È del 1978 il libro di Peter Matthiessen The Snow Leopard: il viaggio in Nepal, viaggio inaugurato, come ogni impresa autentica, dal dolore per la morte della seconda moglie.  Una fuga, una ascesi (“la vita stessa è un rito religioso”), di cui la bestia, il fatidico leopardo delle nevi, è l’emblema. Fuggire inseguendo ciò che sfugge, predare l’invisibile. Già fondatore della “Paris Review”, affiliato alla Cia, scrittore di incerto successo, Matthiessen, seguace del viaggio come sfida, scrive un libro ‘di culto’, imitatissimo, premiato con un paio di National Book Award, continuamente ristampato anche in Italia.


Quarant’anni dopo, appare Il taccuino di viaggio di Sylvain Tesson, edito da Gallimard nel 2019 e tradotto da Sellerio: non ha velleità liturgiche, intimiste, semmai ‘sociali’, polemiche. La pantera delle nevi non è l’anomalo, il dio, la creatura simbolica ma la misura della nostra ineluttabile distanza dal mondo, condannati al pensare, la perdita: “Ieri è apparso l’uomo, un fungo multicentrico. La corteccia cerebrale lo ha dotato di un’attitudine inedita: portare al grado più alto la capacità di distruggere tutto quello che è altro da lui e al tempo stesso lamentarsi di esserne capace. Al dolore si è aggiunta la lucidità. L’orrore perfetto”.
Con una scrittura concentrata, minima, esatta, il suo messaggio è semplice, inattuale, antimoderno, romantico. Gli scrittori ‘fuori tempo’ affascinano, ed è intervistato di continuo, paladino di un’esistenza frugale, boschiva: e tutto, così, rischia il già detto. Il suo ultimo reportage in Siria, apparso il 23 dicembre su “Le Figaro”, attacca così: “Partire è vivere. Cristo ha rivolto un invito sublime: Vieni e seguimi. Matteo ha risposto senza chiedere nulla. C’è una poesia nel movimento, una gloria imperitura…

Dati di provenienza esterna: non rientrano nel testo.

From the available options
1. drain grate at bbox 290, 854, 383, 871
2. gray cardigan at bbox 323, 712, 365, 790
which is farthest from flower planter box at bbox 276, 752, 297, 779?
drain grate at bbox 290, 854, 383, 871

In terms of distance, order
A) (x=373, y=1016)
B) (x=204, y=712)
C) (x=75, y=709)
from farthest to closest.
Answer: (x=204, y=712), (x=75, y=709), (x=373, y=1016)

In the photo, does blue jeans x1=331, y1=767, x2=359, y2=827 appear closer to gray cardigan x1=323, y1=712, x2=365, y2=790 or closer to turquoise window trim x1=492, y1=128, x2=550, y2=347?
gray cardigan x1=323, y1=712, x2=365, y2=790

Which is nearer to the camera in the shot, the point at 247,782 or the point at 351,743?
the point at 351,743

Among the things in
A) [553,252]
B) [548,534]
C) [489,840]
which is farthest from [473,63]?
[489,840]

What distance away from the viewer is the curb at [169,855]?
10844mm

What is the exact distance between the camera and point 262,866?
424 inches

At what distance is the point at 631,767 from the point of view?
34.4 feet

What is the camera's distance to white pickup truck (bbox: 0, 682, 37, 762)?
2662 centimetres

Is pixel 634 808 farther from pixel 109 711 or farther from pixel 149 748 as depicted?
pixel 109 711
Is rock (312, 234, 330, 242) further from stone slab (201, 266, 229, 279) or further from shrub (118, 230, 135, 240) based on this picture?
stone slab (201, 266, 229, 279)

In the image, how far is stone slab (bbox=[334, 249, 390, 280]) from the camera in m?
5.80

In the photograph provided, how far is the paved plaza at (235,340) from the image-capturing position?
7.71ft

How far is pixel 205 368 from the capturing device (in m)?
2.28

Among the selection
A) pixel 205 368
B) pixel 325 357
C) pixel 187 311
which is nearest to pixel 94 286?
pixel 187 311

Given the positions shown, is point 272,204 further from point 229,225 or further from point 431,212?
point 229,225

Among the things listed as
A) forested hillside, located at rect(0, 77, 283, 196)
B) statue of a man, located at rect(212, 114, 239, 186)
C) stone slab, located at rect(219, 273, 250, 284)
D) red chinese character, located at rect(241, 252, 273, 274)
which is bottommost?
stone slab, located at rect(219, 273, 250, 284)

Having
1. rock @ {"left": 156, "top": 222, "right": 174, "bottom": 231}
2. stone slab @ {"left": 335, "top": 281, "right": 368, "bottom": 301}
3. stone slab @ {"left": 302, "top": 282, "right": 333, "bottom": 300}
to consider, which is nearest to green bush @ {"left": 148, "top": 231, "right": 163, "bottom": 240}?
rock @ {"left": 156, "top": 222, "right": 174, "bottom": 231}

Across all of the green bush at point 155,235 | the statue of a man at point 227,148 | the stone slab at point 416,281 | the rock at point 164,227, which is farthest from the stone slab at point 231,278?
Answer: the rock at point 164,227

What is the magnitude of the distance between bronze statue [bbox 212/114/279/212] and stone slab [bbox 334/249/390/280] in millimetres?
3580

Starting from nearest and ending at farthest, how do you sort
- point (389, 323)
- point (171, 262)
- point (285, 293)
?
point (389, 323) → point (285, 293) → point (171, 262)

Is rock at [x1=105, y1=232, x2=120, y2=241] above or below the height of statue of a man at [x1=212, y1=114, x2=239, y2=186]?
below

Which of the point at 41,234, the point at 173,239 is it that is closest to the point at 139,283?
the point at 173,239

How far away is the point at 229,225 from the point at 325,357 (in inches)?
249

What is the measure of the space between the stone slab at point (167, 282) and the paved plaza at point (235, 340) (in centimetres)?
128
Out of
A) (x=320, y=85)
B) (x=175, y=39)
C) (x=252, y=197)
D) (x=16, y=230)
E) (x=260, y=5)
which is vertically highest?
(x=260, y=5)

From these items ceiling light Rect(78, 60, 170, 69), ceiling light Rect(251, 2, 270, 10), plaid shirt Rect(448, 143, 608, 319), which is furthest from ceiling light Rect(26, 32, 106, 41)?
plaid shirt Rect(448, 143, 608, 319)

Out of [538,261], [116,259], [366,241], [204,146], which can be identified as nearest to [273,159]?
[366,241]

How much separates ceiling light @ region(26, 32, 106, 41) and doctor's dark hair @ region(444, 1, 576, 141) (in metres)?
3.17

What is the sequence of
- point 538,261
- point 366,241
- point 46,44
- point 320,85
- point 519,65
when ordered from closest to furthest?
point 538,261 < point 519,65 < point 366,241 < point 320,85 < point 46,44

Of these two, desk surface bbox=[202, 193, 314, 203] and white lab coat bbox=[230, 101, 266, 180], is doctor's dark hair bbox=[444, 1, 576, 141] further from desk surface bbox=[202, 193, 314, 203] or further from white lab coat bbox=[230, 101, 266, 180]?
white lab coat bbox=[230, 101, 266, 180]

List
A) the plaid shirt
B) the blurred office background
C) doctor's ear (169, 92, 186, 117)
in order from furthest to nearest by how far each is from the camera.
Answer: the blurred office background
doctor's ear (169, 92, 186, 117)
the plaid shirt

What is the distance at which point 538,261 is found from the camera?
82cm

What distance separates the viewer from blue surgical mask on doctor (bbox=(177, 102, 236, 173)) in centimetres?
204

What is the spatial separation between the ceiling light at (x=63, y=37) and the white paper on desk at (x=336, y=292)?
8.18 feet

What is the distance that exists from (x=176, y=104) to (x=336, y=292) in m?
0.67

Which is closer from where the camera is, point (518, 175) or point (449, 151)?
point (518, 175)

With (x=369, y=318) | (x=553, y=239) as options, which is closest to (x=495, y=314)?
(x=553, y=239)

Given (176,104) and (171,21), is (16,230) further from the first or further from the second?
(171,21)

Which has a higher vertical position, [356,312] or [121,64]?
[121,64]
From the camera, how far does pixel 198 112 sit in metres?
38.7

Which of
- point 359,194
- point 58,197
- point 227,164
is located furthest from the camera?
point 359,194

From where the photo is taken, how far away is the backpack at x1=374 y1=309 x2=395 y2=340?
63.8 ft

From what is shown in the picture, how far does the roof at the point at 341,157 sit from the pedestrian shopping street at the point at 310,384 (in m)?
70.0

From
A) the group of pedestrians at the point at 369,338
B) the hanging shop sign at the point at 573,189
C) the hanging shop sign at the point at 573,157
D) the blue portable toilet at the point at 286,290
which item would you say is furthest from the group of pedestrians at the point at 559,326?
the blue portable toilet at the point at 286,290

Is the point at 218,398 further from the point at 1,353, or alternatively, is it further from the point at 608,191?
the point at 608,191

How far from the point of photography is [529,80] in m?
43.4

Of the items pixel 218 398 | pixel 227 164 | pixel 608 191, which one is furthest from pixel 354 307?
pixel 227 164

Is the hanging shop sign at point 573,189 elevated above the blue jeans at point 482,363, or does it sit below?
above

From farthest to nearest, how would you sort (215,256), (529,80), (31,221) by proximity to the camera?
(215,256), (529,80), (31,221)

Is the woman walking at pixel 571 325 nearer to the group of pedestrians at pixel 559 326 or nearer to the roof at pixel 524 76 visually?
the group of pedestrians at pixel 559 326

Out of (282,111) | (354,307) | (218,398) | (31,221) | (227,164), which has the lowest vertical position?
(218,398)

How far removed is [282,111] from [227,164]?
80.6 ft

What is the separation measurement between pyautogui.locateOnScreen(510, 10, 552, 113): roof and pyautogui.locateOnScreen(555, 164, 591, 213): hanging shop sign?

Di recente, Gallimard ha pubblicato una edizione di pregio de La Panthère des neiges, illustrata e con le fotografie di Vincent Munier, il naturalista e fotografo che ha portato Tesson nell’altipiano del Qiantang, in Tibet. La pubblicazione è uscita il 17 dicembre in concomitanza con un documentario – The Velvet Queen per il pubblico inglese, di una bellezza (spiando i trailer qua e là) fin troppo complice. Le immagini, cioè, sono immacolate, magniloquenti, ‘poetiche’: alla cruda redazione del silenzio, dell’odore mai neutro, si preferisce l’opera d’arte, l’assonanza, l’immagine mozzafiato. Così, c’è il fotografo che vede, uno che riprende, un altro che guarda: troppi sguardi, uno stuolo, una falconeria, per stanare l’invisibile, che quando accade è, ovviamente, ‘da cartolina’.


Detto questo, il culto cinematografico è sancito dalla musica di Nick Cave, che pare il distillato di un’icona, pozione verbale che penetra nell’ombelico, rilascia veleni. Insieme a Nick Cave, Warren Ellis, storico polistrumentista dei the Bad Seeds: “Le star, qui, sono gli animali in tutta la loro gloria selvaggia, come mai li ho visti, e l’uomo li riverisce, con meraviglia”, ha detto. Una sorta di litania, dal ritmo lento, plumbeo, che incalza: We are not alone, ripete Cave come un mantra, We don’t see them. “Questo mondo ha orecchie, le pietre hanno occhi. La natura ama nascondersi. Il mondo è un cespuglio pieno di occhi infuocati”. I was observed and unaware. Nella bella canzone che accompagna il documentario (il video è qui, in una versione che non compare nell’album) c’è una quiete sotto la desolazione. Forse non vogliamo altro che farci abbacinare dal bianco, e dal terrore di essere ciò che siamo: prede. Nel canto tutto trova il proprio ruolo, e la pantera trotta nel salotto di casa. Cos’altro possiamo fare se non stare sotto l’arco del suo assalto?